> **CONSIGNE**: Veuillez recopier à l'identique, dans l'article sur les crédits d'émission de Renault, tout ce qui va de « Dans un document » jusqu'à « de l’année prochaine. ».

> **EXTRAIT DU DOCUMENT**:

==========

Un rapport publié aujourd’hui en Europe montre que Renault a dépassé le stade de l’autosuffisance en matière de voitures électriques (VE) et dispose désormais de ses propres crédits d’émission pour la vente de VE.
Cela pourrait être un coup dur pour Tesla, qui était jusqu’alors le seul constructeur disposant de surplus de crédits. L’américain s’attendait à recevoir un milliard de dollars en crédits d’émission cette année, et plus encore à l’avenir.
Sans les revenus des crédits d’émission, Tesla n’aurait jamais pu prétendre à quatre trimestres consécutifs de rentabilité GAAP cette année.
Tesla a absorbé 594 millions de dollars de revenus de crédits en 2019 et 419 millions de dollars en 2018, et les crédits d’émission ont représenté environ sept pour cent de ses revenus totaux au deuxième trimestre de cette année.
Troisième plus grande alliance de constructeurs automobiles au monde, Renault compte Nissan et Mitsubishi parmi les marques sous son contrôle et était le plus grand constructeur de VE au monde jusqu’à l’arrivée de la Tesla Model 3.
Elle met en commun ses crédits d’émission avec les deux marques, ce qui leur confère d’énormes volumes de VE de la Renault Zoe et de la Nissan Leaf. Jusqu’à présent cette année, 11% des ventes de voitures particulières de Renault en Europe étaient des VE.
Selon un rapport du European Electric Car Report, Renault a maintenant tellement confiance dans sa capacité à atteindre ses objectifs d’émissions EU7 qu’il a lancé des invitations ouvertes à d’autres constructeurs automobiles pour qu’ils rejoignent son pool d’émissions de CO2.
Dans un document publié par la Commission européenne, Renault a fixé au 18 novembre la date limite pour que d’autres constructeurs automobiles rejoignent son pool, moyennant un coût négocié, afin d’atteindre leurs propres objectifs d’émissions pour 2021.
Renault rejoint désormais le constructeur automobile suédois Volvo en se targuant d’un surplus de crédits de CO2 à offrir aux autres constructeurs automobiles.
Il n’y a pas si longtemps, le seul endroit où les constructeurs automobiles européens devaient se tourner pour obtenir des crédits de CO2 était Tesla, qui en a pleinement profité. Aujourd’hui, seule Fiat Chrysler Automobiles achète des crédits de CO2 à Tesla, et cet arrangement expire à la fin du premier trimestre de l’année prochaine.
Le dernier rapport annuel de FCA indiquait qu’il était prévu de le prolonger jusqu’en 2023, mais sa fusion avec le groupe français PSA (pour créer Stellantis) signifie qu’elle n’a plus besoin des crédits de Tesla.

==========

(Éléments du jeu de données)
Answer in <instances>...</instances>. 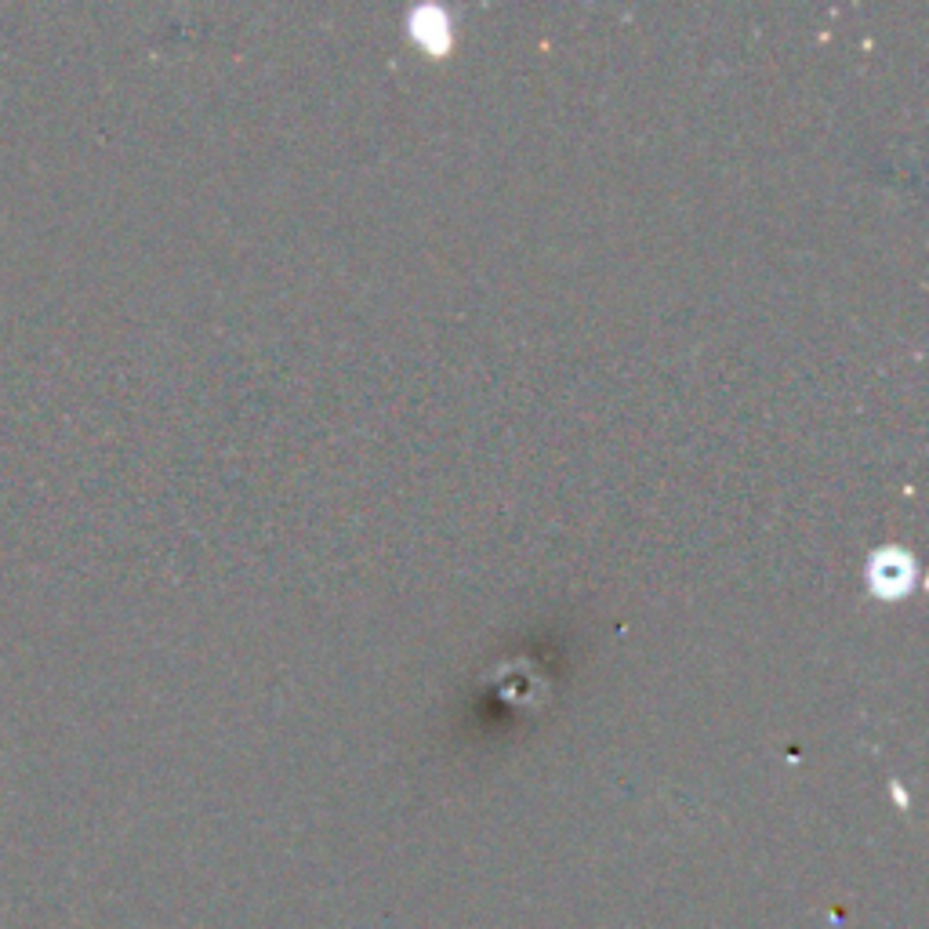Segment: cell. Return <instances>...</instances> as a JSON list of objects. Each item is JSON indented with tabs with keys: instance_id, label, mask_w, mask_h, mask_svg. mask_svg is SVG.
Wrapping results in <instances>:
<instances>
[{
	"instance_id": "1",
	"label": "cell",
	"mask_w": 929,
	"mask_h": 929,
	"mask_svg": "<svg viewBox=\"0 0 929 929\" xmlns=\"http://www.w3.org/2000/svg\"><path fill=\"white\" fill-rule=\"evenodd\" d=\"M868 581L879 596H900V592H908L911 559L904 556V552H897V548H886V552H879V556L871 559Z\"/></svg>"
},
{
	"instance_id": "2",
	"label": "cell",
	"mask_w": 929,
	"mask_h": 929,
	"mask_svg": "<svg viewBox=\"0 0 929 929\" xmlns=\"http://www.w3.org/2000/svg\"><path fill=\"white\" fill-rule=\"evenodd\" d=\"M421 15L429 22H425V26L414 22V33H418L421 40H429V48H443V44H447V19H443V11L421 8Z\"/></svg>"
}]
</instances>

==========

> **CORRIGÉ**:
Dans un document publié par la Commission européenne, Renault a fixé au 18 novembre la date limite pour que d’autres constructeurs automobiles rejoignent son pool, moyennant un coût négocié, afin d’atteindre leurs propres objectifs d’émissions pour 2021.
Renault rejoint désormais le constructeur automobile suédois Volvo en se targuant d’un surplus de crédits de CO2 à offrir aux autres constructeurs automobiles.
Il n’y a pas si longtemps, le seul endroit où les constructeurs automobiles européens devaient se tourner pour obtenir des crédits de CO2 était Tesla, qui en a pleinement profité. Aujourd’hui, seule Fiat Chrysler Automobiles achète des crédits de CO2 à Tesla, et cet arrangement expire à la fin du premier trimestre de l’année prochaine.